The prospect of a prolonged conflict poses a challenge for Saudi Arabia that extends far beyond its border with Yemen, analysts say. After years of wielding influence with its financial wealth and diplomacy, the country now seeks a more hawkish foreign policy in the Middle East. The Saudis have stockpiled billions of dollars in arms supplied by the United States and sunk billions more into developing their own military facilities. They had hoped their campaign in Yemen would be a fierce and swift display of their power.
Yet so far, the offensive has failed to push the Houthis out of strongholds surrounding Sana’a and Aden. Nor has it stopped the rebel group from seizing additional towns and territories in the western part of the country. With no strategic gains, experts say, Saudi Arabia risks undermining its projection of military might.

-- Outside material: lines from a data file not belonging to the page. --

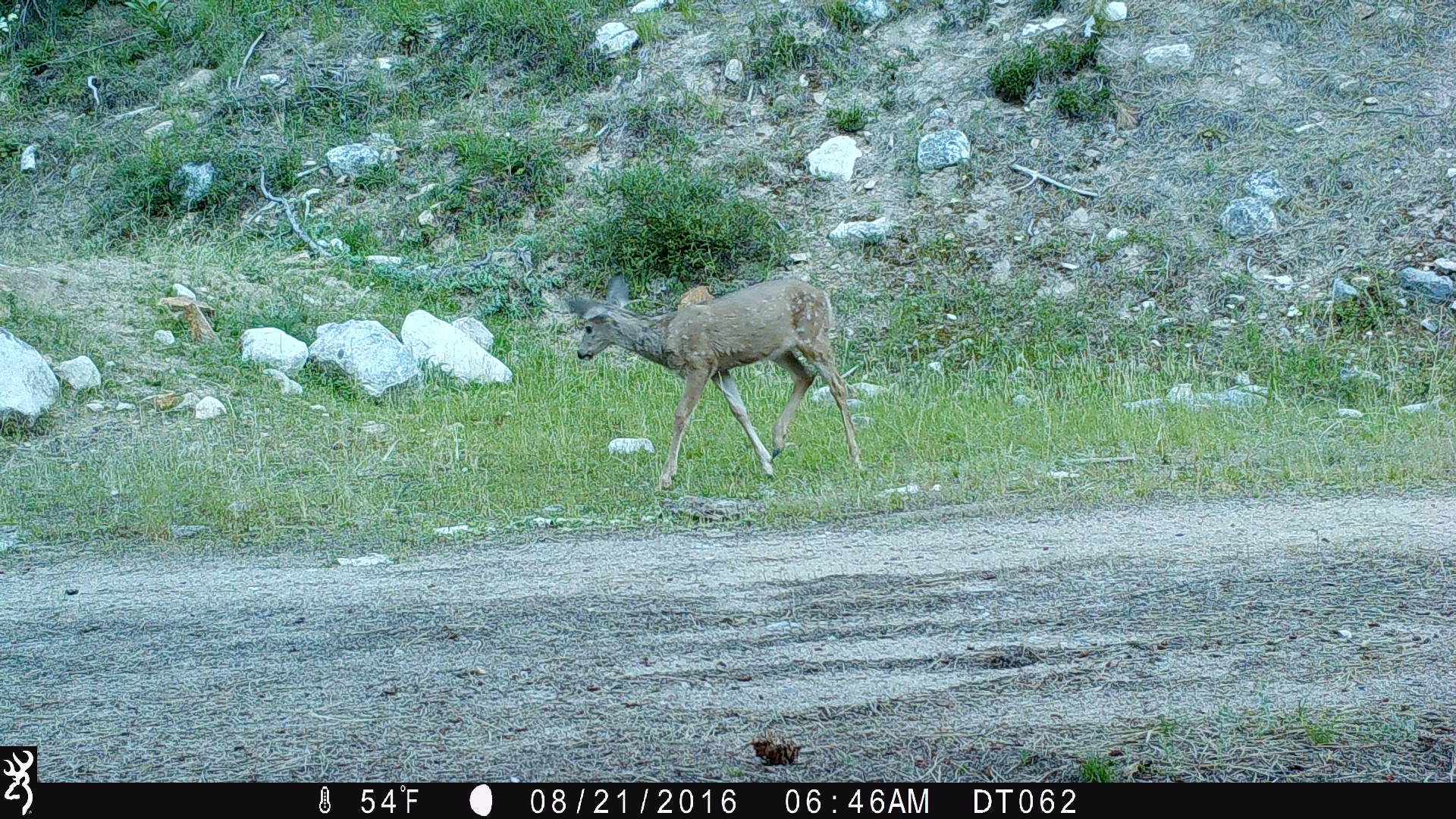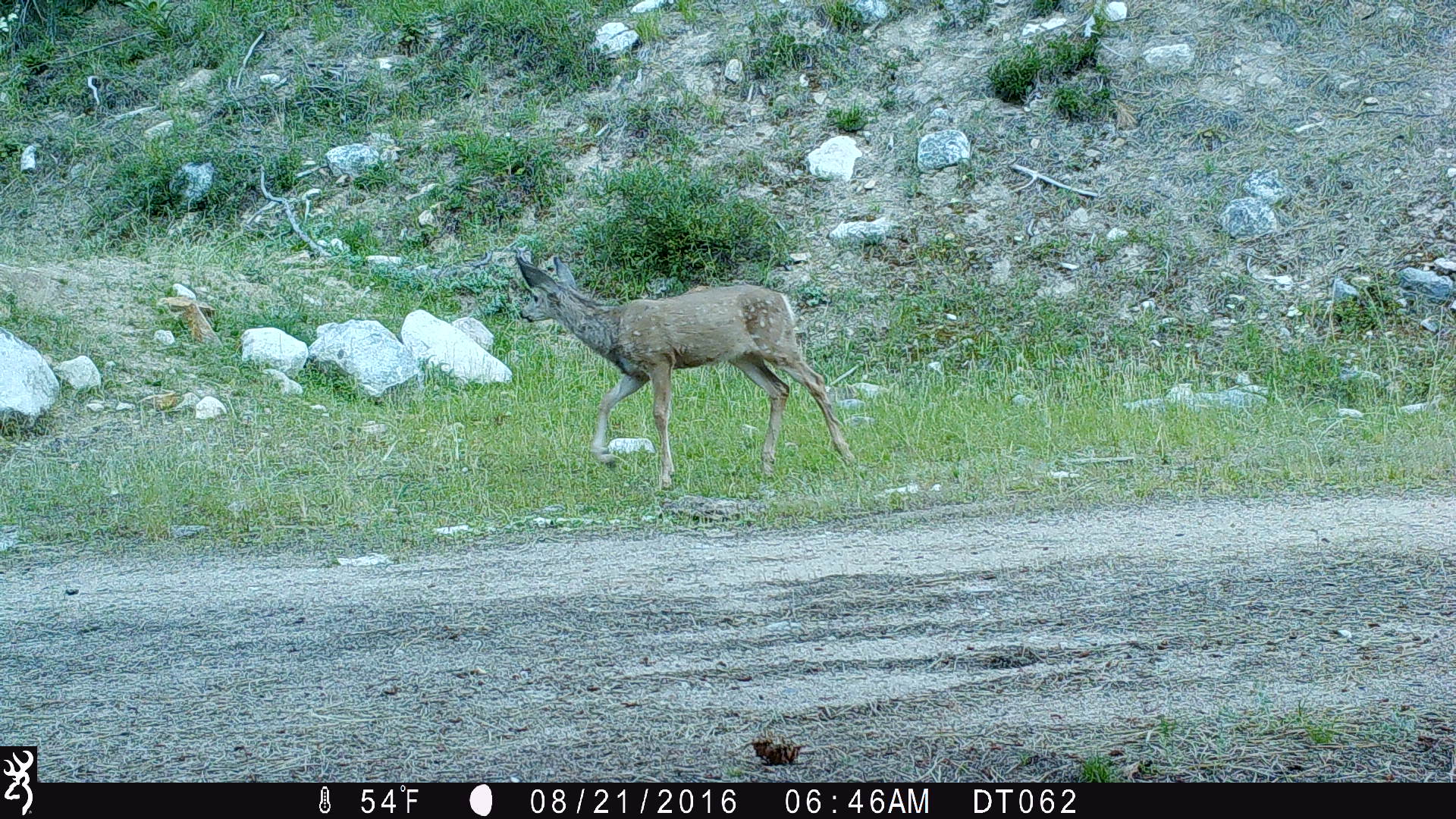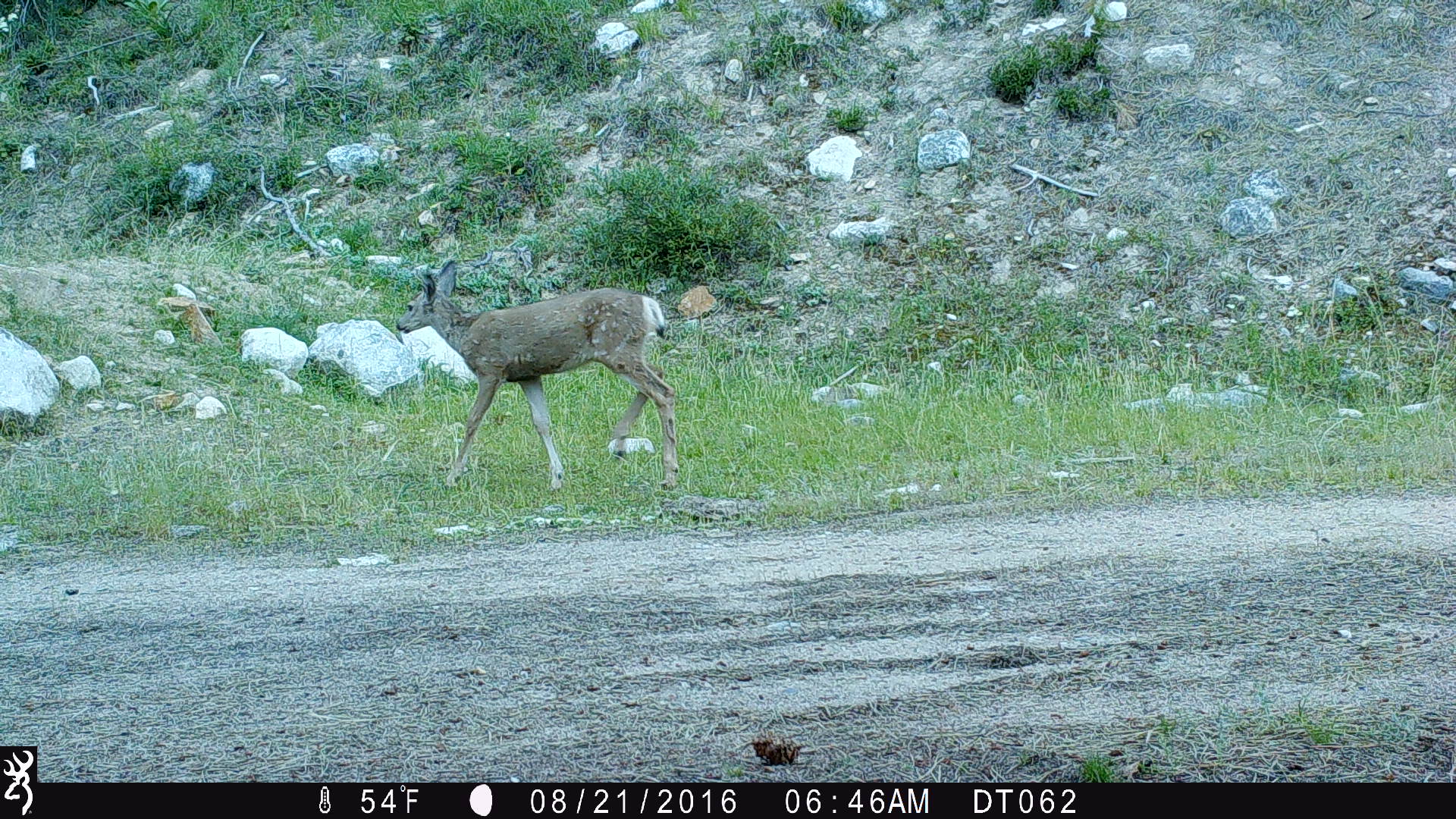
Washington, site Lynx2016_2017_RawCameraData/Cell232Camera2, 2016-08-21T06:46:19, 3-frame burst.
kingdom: Animalia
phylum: Chordata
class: Mammalia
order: Artiodactyla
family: Cervidae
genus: Odocoileus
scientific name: Odocoileus hemionus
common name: mule deer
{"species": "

“If Riyadh can’t achieve a good result in Yemen, what hope does it have in the wider region?” speculated Simon Henderson, an analyst with the Washington Institute for Near East Policy. Henderson, who described the Saudi offensive as a “big gamble” back in April, added that further setbacks could have far-reaching consequences for the kingdom. “Because the Houthis are perceived as being Iranian proxies, there is the implication that other such proxies—Hezbollah, Bahrain, Syria, Iraq—cannot be defeated by Saudi military strength either.”
The narrative within Saudi Arabia, however, remains entirely different, with the public still firmly behind the offensive. The country’s state-run media continues to cover the conflict with patriotic zeal, heralding each airstrike against Houthi targets. Saudi clerics help advance the cause; many imams using Friday sermons to rally support for the war and to warn of the machinations of Iran in the region, according to Fahad Nazer, a terrorism analyst at JTG Inc., a U.S.-based consultancy.
“The overwhelming support the Saudi public has shown for the Yemen campaign suggests that the notion that the Saudis are morally justified in putting a stop to the transgressions of a violent aggressor has resonated widely,” said Nazer.
Failure to achieve a swift, decisive victory has also not dampened the future prospects of Prince Muhammed bin Salman, Saudi Arabia’s young, newly-minted defense minister and the war’s chief architect and public face. The favored son of King Salman bin Abdulaziz, Prince Muhammed overtook dozens of older princes to become deputy crown prince in April, making him second in line to the throne. In recent weeks, as peace talks collapsed and airstrikes continued to pound Yemen, the prince led Saudi delegations to Russia and France to broker arms and economic deals worth billions of dollars.
“No Saudi prince has enjoyed this high a profile in decades,” wrote Bruce Riedel, a security expert at the Brookings Institution and former CIA analyst.
Meanwhile, Yemen spirals further into chaos. Around 1,200 inmates, including al-Qaeda suspects and Houthi militants, reportedly escaped from a prison in Taiz on Wednesday. A day earlier, ISIS fighters, whose numbers appear to be growing, claimed credit for a car bombing in Sana’a that killed 28. The week itself began with an airstrike on a U.N. compound, though it wasn’t clear which Arab coalition member was responsible.
Saudi Arabia will not back away, says Nazer. “They made it clear from the start that they will do whatever it takes and for however long it takes to accomplish their objectives,” he said.